Copie fielmente, do texto sobre o livro de Marcelo Ikeda, o trecho que se abre com as palavras “fevereiro 17, 2021” e se fecha com “cinema brasileiro contemporâneo.”.
--- Texto fornecido ---
Novo livro de Marcelo Ikeda revela 50 filmes do cinema independente brasileiro contemporâneo

fevereiro 17, 2021

Capa e contracapa do livro

O livro “O cinema independente brasileiro contemporâneo em 50 filmes” foi lançado em novembro de 2020 pela Editora Sulina (www.editorasulina.com.br) e já está disponível para venda.

É um trabalho completo sobre essa importante produção que abarca um extenso período que vai de 2000 a 2019 e se realizou em vários estados do país. O cineasta, curador, escritor e professor do curso de graduação em Cinema e Audiovisual da Universidade Federal do Ceará (UFC), Marcelo Ikeda viu os filmes, conversou com os cineastas e traduz tudo isso em análises apuradas que desvelam esse universo oculto do cinema brasileiro contemporâneo. 

Nos anos 1970, o professor, crítico e ensaísta Paulo Emilio Salles Gomes disse que o pior filme brasileiro diz mais sobre nós mesmos que o melhor filme estrangeiro, era uma senha que ele lançava em sua incansável jornada pela visibilidade do cinema nacional. Ele disse também a título de provocação para o debate, que o brasileiro não “via” filmes, apenas “lia”, se referindo aos filmes estrangeiros legendados predominantes nos cinemas. Passados 50 anos continuamos “lendo” filmes, só que dessa vez filmes brasileiros que nos chegam através desse oportuno livro de Marcelo Ikeda.

A capa do livro, um trabalho de Letícia Lampert sobre stills de dois filmes da lista dos 50, é emblemática: uma espectadora solitária, sentada em sua cadeira, contempla a imagem em sua frente, mas antes tem um portão fechado que impede uma aproximação maior da espectadora (nós) dessa imagem. A imagem bateu em mim como uma síntese do conteúdo do livro que revela para o leitor, em palavras, as imagens ocultas desse cinema sem tela que circula timidamente em mostras e festivais restritos a poucos que têm a possibilidade de se fazer presentes nesses eventos sazonais. 

Dos 50 títulos elencados por Marcelo eu só tinha informações de 4, e não vi até hoje nenhum deles. (cheguei inclusive a destacar a estreia de “A Noite Amarela” em Campina Grande neste blog em 2019, quando pude ir ver já não estava mais em cartaz. No ano anterior participamos da sessão única, sim única, de “O Nó do Diabo” numa sala pública adaptada para cinema).
--- Segmento de dados ---
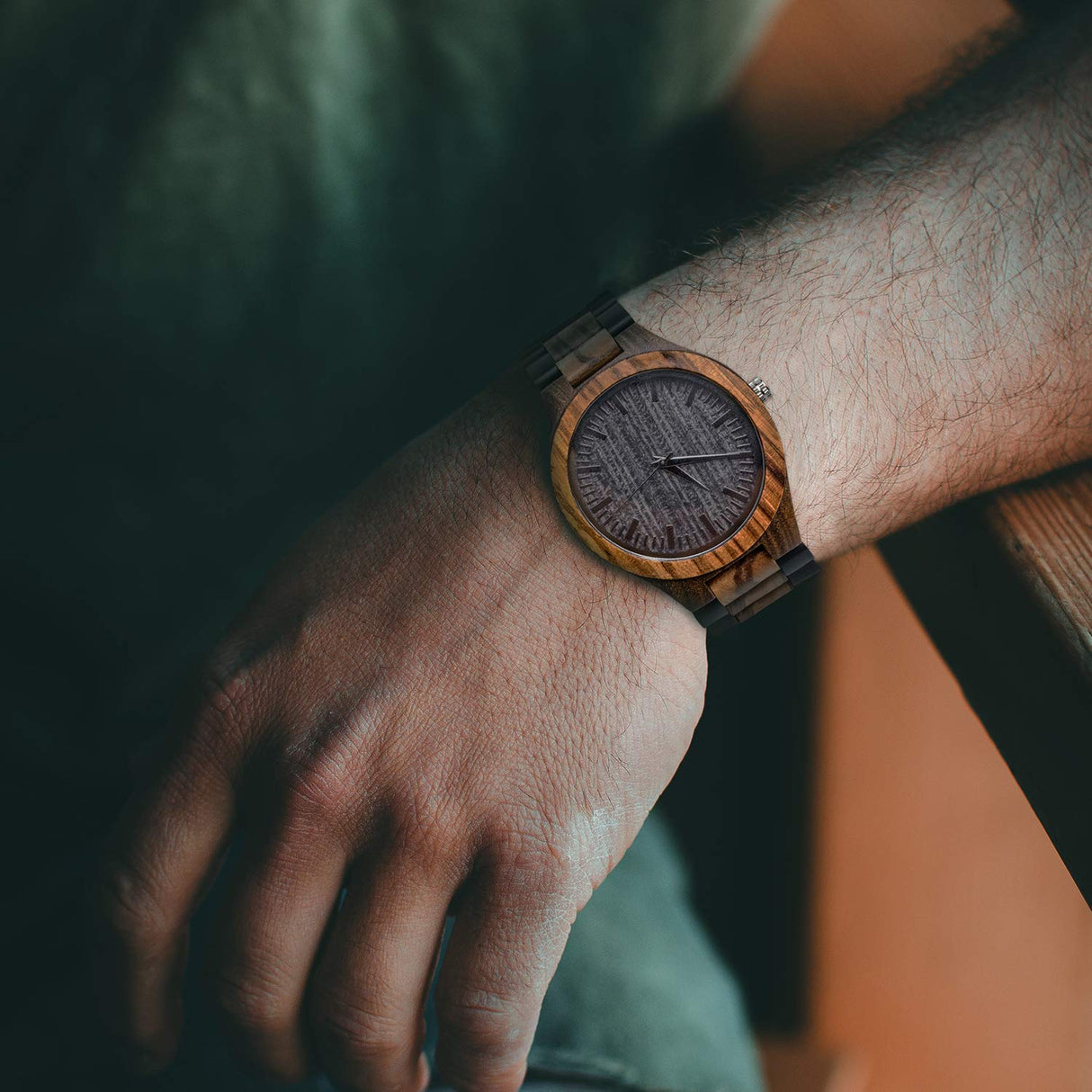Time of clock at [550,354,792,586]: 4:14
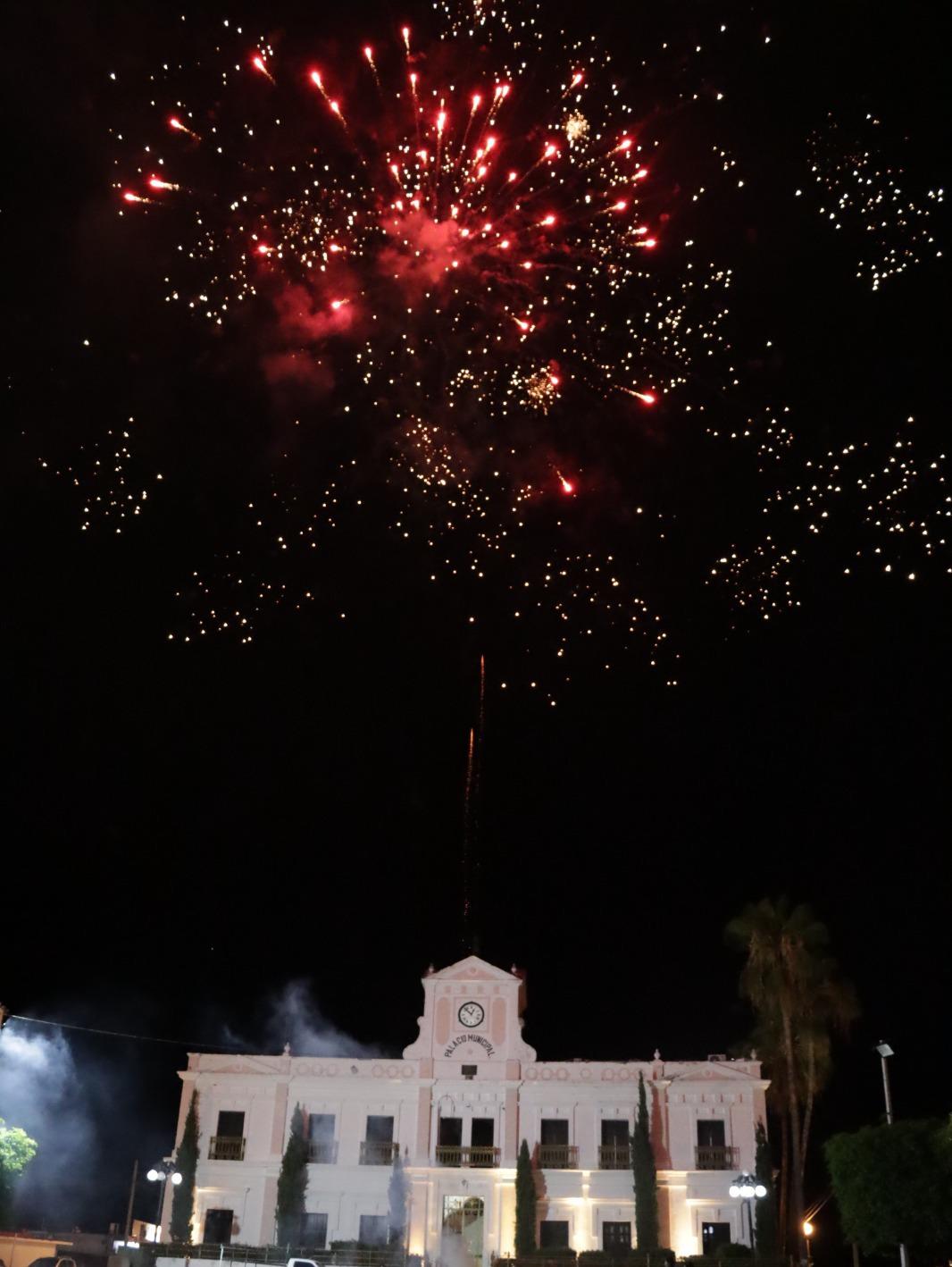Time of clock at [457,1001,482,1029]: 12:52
---
» Resultado
fevereiro 17, 2021

Capa e contracapa do livro

O livro “O cinema independente brasileiro contemporâneo em 50 filmes” foi lançado em novembro de 2020 pela Editora Sulina (www.editorasulina.com.br) e já está disponível para venda.

É um trabalho completo sobre essa importante produção que abarca um extenso período que vai de 2000 a 2019 e se realizou em vários estados do país. O cineasta, curador, escritor e professor do curso de graduação em Cinema e Audiovisual da Universidade Federal do Ceará (UFC), Marcelo Ikeda viu os filmes, conversou com os cineastas e traduz tudo isso em análises apuradas que desvelam esse universo oculto do cinema brasileiro contemporâneo.